╭─ Document excerpt

The Public Utilities Commission of the State of California (CPUC) ruled on June 9th, 2020 that drivers of Uber and Lyft are employees and not independent contractors.
The CPUC reviewed the rules and regulations, particularly after the passing of state law AB 5 affecting who was a “gig contractor” vs an employee. These new guidelines affect both Uber and Lyft as they are what the CPUC calls “Transportation Network Companies” (TNC).
What is the difference between an independent contractor and employee status for rideshare drivers?
When a business takes on labor, it can do so by hiring an employee or hiring contractors. There are large legal distinctions between contractors and employees, both at state and federal levels. Many labor laws and employment laws do not apply to contractors, and sometimes there are differences in liability to the business both in terms of what happens to the contractor vs employee and how they act while working.
In California, the move to classify rideshare drivers as employees can create large differences in tax liabilities for the company, such as whether they need to pay additional payroll tax on top of wages, and whether they are subject to unemployment insurance contributions.
What does the ruling drivers are employees mean for Uber and Lyft in California?
AB 5 was passed and signed into law in September 2019, and came into effect at the start of this year. The law changed the California Labor Code to ensure the end of the practice of making “gig jobs” independent contractors vs employees. The law notes these conditions are required to continue labeling staff and contractors:
- The person is free from control and direction in connection with the performance of work, both under contract and in execution of the work.
- The person performing the work is outside the usual hiring entities business.
- The person is customarily independently performing the work that is being performed for the business. This means the person regularly engages in this type of work, independently.

╰─

* Exercise: Please write out the article on the CPUC ruling about Uber and Lyft drivers again in full, word for word.

╭─ Supplied data

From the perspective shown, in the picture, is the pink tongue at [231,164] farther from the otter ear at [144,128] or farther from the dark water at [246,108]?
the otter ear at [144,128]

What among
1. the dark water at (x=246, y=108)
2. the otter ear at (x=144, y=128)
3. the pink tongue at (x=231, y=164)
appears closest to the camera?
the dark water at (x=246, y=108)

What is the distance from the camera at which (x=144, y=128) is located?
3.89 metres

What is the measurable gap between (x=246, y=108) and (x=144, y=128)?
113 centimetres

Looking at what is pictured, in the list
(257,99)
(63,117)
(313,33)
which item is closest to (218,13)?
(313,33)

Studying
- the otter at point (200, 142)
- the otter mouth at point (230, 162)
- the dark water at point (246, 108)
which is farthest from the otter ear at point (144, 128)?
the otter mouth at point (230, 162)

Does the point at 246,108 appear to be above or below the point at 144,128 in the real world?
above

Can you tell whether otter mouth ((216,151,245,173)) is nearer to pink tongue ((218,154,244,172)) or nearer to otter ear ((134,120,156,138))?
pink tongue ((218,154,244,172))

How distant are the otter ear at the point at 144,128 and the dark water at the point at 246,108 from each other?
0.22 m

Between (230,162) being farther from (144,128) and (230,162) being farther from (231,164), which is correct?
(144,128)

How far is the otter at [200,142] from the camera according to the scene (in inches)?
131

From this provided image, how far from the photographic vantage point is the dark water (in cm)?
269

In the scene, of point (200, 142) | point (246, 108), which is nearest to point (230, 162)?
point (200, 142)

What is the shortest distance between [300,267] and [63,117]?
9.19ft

╰─

* Answer to this problem:
The Public Utilities Commission of the State of California (CPUC) ruled on June 9th, 2020 that drivers of Uber and Lyft are employees and not independent contractors.
The CPUC reviewed the rules and regulations, particularly after the passing of state law AB 5 affecting who was a “gig contractor” vs an employee. These new guidelines affect both Uber and Lyft as they are what the CPUC calls “Transportation Network Companies” (TNC).
What is the difference between an independent contractor and employee status for rideshare drivers?
When a business takes on labor, it can do so by hiring an employee or hiring contractors. There are large legal distinctions between contractors and employees, both at state and federal levels. Many labor laws and employment laws do not apply to contractors, and sometimes there are differences in liability to the business both in terms of what happens to the contractor vs employee and how they act while working.
In California, the move to classify rideshare drivers as employees can create large differences in tax liabilities for the company, such as whether they need to pay additional payroll tax on top of wages, and whether they are subject to unemployment insurance contributions.
What does the ruling drivers are employees mean for Uber and Lyft in California?
AB 5 was passed and signed into law in September 2019, and came into effect at the start of this year. The law changed the California Labor Code to ensure the end of the practice of making “gig jobs” independent contractors vs employees. The law notes these conditions are required to continue labeling staff and contractors:
- The person is free from control and direction in connection with the performance of work, both under contract and in execution of the work.
- The person performing the work is outside the usual hiring entities business.
- The person is customarily independently performing the work that is being performed for the business. This means the person regularly engages in this type of work, independently.